Jahrzehntelang hing die riesige Partitur bei Dirigent Frieder Bernius über dem Schreibtisch. Als Ansporn, als Herausforderung, als fernes Ziel. Das Requiem von György Ligeti: eines der anspruchsvollsten Chorwerke der Gegenwart. Und schon von der gewaltigen Besetzung her eine Herkulesaufgabe für einen der besten Kammerchöre Deutschlands. Erst im März 2006 war es dann soweit: Frieder Bernius konnte die zerklüftete Komposition endlich aufführen, mit seinem Kammerchor Stuttgart und dem Danubia Orchestra aus Budapest.

Bildquelle: Carus

Der CD-Tipp zum Anhören

Jetzt, über zehn Jahre später und gerade rechtzeitig zu seinem 70. Geburtstag, hat Frieder Bernius den Stuttgarter Live-Mitschnitt auf CD herausgebracht. Das allein zeigt schon, wie wichtig ihm diese Musik ist. Diese Totenmesse, die in surrealen Klangbildern den Weltuntergang beschwört, wie einst die grotesken Gemälde eines Pieter Brueghel oder eines Hieronymus Bosch. Die aber auch mit tiefschwarzen Tönen Beklemmung und Todesangst spiegelt, den kalten Klammergriff des Nichts.

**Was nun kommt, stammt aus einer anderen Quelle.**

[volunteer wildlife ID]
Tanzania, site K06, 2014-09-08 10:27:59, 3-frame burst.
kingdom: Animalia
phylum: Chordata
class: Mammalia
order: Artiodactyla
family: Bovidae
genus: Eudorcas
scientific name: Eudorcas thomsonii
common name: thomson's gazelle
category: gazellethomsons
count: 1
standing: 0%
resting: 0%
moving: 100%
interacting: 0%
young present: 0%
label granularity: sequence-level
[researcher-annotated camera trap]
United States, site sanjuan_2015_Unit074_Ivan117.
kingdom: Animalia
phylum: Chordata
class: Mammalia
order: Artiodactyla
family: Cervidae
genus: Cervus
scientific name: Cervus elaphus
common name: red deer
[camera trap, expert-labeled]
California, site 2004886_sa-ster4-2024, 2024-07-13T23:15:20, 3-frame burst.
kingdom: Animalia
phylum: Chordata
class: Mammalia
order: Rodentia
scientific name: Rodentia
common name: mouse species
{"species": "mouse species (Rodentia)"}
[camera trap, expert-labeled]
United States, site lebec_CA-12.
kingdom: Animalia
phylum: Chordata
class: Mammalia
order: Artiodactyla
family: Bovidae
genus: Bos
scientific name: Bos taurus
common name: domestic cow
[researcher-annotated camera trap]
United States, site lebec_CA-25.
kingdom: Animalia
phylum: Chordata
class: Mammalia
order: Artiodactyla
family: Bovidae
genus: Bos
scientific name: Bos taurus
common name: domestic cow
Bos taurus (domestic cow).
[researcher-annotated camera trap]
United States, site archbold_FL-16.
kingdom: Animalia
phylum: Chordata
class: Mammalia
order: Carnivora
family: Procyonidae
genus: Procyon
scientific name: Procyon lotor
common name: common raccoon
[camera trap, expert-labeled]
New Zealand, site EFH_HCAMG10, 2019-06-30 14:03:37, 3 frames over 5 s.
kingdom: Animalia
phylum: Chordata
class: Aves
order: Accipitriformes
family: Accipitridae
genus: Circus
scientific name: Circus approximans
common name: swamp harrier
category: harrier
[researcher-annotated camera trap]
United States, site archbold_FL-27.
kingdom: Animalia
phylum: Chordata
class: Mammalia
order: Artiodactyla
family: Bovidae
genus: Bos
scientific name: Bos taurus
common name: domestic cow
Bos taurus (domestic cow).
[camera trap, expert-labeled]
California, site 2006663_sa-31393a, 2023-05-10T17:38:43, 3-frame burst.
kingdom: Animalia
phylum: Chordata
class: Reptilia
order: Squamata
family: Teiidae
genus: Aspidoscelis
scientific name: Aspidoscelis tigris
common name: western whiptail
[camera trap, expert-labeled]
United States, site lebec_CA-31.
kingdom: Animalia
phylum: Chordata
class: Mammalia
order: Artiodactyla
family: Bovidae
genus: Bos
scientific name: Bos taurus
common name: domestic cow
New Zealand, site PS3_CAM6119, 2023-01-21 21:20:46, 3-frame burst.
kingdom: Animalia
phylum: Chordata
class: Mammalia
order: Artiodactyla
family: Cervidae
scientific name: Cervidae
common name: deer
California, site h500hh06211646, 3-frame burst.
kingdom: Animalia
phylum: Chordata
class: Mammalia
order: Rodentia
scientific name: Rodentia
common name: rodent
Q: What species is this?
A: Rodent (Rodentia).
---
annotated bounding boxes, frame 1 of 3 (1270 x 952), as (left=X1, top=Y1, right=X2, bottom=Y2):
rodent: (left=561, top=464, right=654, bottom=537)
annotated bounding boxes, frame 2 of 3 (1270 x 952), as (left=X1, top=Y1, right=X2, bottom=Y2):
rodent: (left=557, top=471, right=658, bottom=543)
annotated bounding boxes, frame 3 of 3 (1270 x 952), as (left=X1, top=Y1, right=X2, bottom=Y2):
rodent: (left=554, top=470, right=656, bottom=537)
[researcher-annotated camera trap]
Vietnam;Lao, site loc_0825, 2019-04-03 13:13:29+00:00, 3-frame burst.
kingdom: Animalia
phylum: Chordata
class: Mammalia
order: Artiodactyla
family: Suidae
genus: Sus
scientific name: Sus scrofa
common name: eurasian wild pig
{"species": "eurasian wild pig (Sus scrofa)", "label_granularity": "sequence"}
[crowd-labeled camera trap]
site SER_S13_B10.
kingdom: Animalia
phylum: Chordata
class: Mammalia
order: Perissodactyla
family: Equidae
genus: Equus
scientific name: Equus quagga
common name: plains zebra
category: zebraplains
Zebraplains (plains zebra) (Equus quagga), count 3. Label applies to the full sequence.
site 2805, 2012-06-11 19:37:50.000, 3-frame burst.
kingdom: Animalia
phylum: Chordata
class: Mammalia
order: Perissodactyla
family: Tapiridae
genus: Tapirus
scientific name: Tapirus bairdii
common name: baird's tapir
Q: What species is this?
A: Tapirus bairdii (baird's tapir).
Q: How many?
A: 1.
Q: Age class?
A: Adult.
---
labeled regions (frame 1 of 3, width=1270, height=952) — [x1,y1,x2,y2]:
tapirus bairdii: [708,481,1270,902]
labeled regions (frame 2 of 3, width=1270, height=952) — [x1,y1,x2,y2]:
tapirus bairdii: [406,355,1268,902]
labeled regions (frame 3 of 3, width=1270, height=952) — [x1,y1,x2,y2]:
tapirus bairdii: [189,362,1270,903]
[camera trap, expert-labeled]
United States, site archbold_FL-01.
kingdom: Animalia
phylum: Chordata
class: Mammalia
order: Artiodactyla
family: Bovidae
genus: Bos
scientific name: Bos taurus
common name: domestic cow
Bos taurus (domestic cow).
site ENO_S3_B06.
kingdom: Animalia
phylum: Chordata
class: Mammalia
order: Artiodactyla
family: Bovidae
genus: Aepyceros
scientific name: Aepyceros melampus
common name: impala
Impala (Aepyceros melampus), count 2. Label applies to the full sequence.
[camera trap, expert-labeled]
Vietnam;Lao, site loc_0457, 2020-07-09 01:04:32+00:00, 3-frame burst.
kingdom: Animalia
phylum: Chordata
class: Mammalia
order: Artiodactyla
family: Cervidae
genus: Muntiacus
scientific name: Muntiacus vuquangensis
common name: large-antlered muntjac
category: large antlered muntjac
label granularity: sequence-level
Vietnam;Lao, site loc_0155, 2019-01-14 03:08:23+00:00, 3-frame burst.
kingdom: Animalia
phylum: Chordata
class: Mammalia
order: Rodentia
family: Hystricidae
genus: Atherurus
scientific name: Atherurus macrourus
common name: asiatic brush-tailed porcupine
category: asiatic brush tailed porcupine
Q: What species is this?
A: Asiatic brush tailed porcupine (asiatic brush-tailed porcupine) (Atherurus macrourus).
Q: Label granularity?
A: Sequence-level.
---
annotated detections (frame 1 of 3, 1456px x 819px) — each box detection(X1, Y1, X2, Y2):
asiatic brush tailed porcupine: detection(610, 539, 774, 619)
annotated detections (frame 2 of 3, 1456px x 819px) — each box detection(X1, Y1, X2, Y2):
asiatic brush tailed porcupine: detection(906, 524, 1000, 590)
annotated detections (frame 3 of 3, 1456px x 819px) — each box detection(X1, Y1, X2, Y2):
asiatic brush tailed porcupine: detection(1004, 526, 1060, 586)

Intonationssicher, transparent, lichtdurchflutet

Die flehenden Klangflächen des "Kyrie", hinter denen sich eine 20-stimmige Doppelfuge verbirgt, wirken heute stärker als das plakative "Dies irae" mit seinen theatralischen Eruptionen. Stanley Kubrick hat die Musik in seinem Film "2001 - Odyssee im Weltraum" verwendet und dadurch berühmt gemacht. György Ligeti hatte aber nicht den Weltraum im Sinn, als er sein Requiem 1965 komponierte, sondern eher die Opfer des Ungarischen Volksaufstands, die toten Widerstandskämpfer. Am eindringlichsten ist ihm dabei das nachkomponierte "Lux aeterna" gelungen. Die unglaublich intonationssichere, transparente, lichtdurchflutete Interpretation von Frieder Bernius und dem Kammerchor Stuttgart erreicht hier den Rang einer Referenzaufnahme.

Spiel mit Illusionen

Den Ligeti-Schwerpunkt auf der CD ergänzt der Kammerchor Stuttgart schlüssig durch Chor-Arrangements von Clytus Gottwald - eine Wiederveröffentlichung aus dem Archiv. Gottwald hat in den 60er Jahren nicht nur mit Ligeti zusammengearbeitet, sondern gehörte als experimentierfreudiger Chorleiter zu den wichtigsten Anregern der Avantgarde. Seine Transkriptionen von Ravel- und Mahler-Klavierliedern oder sogar Debussy-Klavierstücken für 16stimmigen Chor haben mit ihrer klangfarblichen Raffinesse inzwischen Kultstatus. Die Arrangements führen das Schweben und Strömen von Ligetis Musik fort, auch das Spiel mit Illusionen; manchmal meint man im a-capella-Chor sogar Instrumente zu hören. Nach dem verstörenden Requiem führen Gottwalds betörende Transkriptionen die CD zu einem versöhnlichen Abschluss, und wenn der letzte Ton verklungen ist, möchte man sich am liebsten staunend verneigen vor diesem Chor, der Präzision und Magie auf so atemberaubende Weise verbindet.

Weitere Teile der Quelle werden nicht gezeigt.